* Begin DOCUMENT EXTRACT *

Levy’s art practice uses research and storytelling to investigate the mediated spaces where identity is constructed. Her current project, “Paulina,” enlists archives, travelogues, and cross-cultural collaboration with Polish artist Patrycja Dołowy to draw out a story based on one woman’s found-testimony from 1945. For 2018/19, she was an artist fellow at POLIN Museum for the History of Polish Jews, Warsaw, and received grants from the US Embassy in Warsaw and Asylum Arts along with project support from the Jewish Historical Institute, Warsaw and FestivALT, Kraków. Levy holds a MFA degree in Digital and Interdisciplinary Art Practice from The City College of New York, and a BA degree in Studio Art from Wesleyan University.

Ysabel Pinyol, Curatorial Director, Mana Contemporary
Pinyol studied architecture in Barcelona and Chicago before opening a gallery in Barcelona and relocating to New York, where she now lives and works. She joined Mana Contemporary as a Chief Curator in 2010. In 2014, she co-founded Mana Residencies in Jersey City and Chicago, a yearly residency program for mid-career artists. She is currently developing a cultural exchange program in Miami, featuring a residency program for Latin American artists. She continues to create new exhibitions and special projects for Mana Contemporary.

* End DOCUMENT EXTRACT *
* Begin GIVEN DATA *

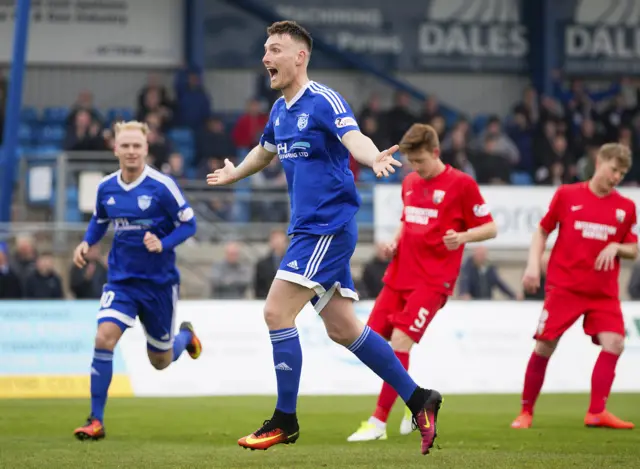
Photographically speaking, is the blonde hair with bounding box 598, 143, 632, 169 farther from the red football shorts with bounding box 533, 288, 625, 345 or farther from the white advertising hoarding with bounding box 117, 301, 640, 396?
the white advertising hoarding with bounding box 117, 301, 640, 396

* End GIVEN DATA *

▶ _WORK TO COMPLETE_:
#1 Copy the biographies, starting at "Levy’s art practice" and ending at "from Wesleyan University.", but switch "travelogues" to "diaries".
#2 Carry on the biographies from their last sentence.
These lines come from a separate source.

▶ _OUTPUTS BY TASK_:
#1
Levy’s art practice uses research and storytelling to investigate the mediated spaces where identity is constructed. Her current project, “Paulina,” enlists archives, diaries, and cross-cultural collaboration with Polish artist Patrycja Dołowy to draw out a story based on one woman’s found-testimony from 1945. For 2018/19, she was an artist fellow at POLIN Museum for the History of Polish Jews, Warsaw, and received grants from the US Embassy in Warsaw and Asylum Arts along with project support from the Jewish Historical Institute, Warsaw and FestivALT, Kraków. Levy holds a MFA degree in Digital and Interdisciplinary Art Practice from The City College of New York, and a BA degree in Studio Art from Wesleyan University.

#2
Steven Sergiovanni, Art Advisor & Curator
Sergiovanni’s experience as director, gallerist, and dealer hinges on a continued methodology of transparency. With over 20 years experience in the gallery world, Sergiovanni was the former Director of Mixed Greens, a gallery established in the late 1990s to support emerging artists so they could gain a wider audience. Mixed Greens had a reputation as an approachable and inventive gallery where artists were given their first New York solo exhibitions. It was also a gallery that pioneered promoting artists online and in experimental spaces. Prior to Mixed Greens, Sergiovanni worked for several galleries including Jack Shainman, Charles Cowles, Holly Solomon, and Andrea Rosen.

Sergiovanni is a member of the New Art Dealer’s Alliance (NADA) and was the former Vice President of the Board of Directors for Visual AIDS, a contemporary arts organization committed to HIV prevention and AIDS awareness. He is the co-founder of The Remix, a project-based curatorial team established to exhibit the work of underrepresented artists. The Remix’ first podcast was released in Summer 2018. He regularly speaks at institutions such as FIT, NYU, and New York Academy of Art. He is currently a visiting professor at Pratt Institute, teaching the courses “Professional Practices” and “Artist as Curator.” Sergiovanni holds a BA degree in Art History from Southwestern University in Georgetown, TX and a MA degree in Arts Administration from New York University.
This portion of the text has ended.